Neydi Yedikule’nin önemi?
İmparatorluk Türkiye’sinde gerilemenin başlangıcı sayılan Çarlık Rusya’sıyla 1699 Karlofça Anlaşmasını takiben Rusya İstanbul’da Büyükelçilik açmıştı. Nedense bütün dünyanın ‘Büyük’ bizim ‘Deli’ dediğimiz Çar Birinci Petro, büyükelçi olarak da ünlü yazar Lev Tolstoy’un dedesi Pyotr Tolstoy’u atamıştı. Tolstoy büyük başarılar göstermiş ama bununla yetinmeyip daha üst görevler için merkeze dönmek isteyince görevden alınmış ve 3. Ahmet döneminde iki yıl Yedikule zindanlarında hapis yatmıştı.

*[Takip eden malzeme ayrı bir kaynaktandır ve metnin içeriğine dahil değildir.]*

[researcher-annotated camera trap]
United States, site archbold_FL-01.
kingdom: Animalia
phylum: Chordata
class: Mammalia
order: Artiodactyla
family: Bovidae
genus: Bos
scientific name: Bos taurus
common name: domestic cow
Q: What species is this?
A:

Medyascope'u destekle. Medyascope'a abone ol.
Medyascope’u senin desteğin ayakta tutuyor. Hiçbir patronun, siyasi çıkarın güdümünde değiliz; hangi haberi yapacağımıza biz karar veriyoruz. Tıklanma uğruna değil, kamu yararına çalışıyoruz. Bağımsız gazeteciliğin sürmesi, sitenin açık kalması ve herkesin doğru bilgiye erişebilmesi senin desteğinle mümkün.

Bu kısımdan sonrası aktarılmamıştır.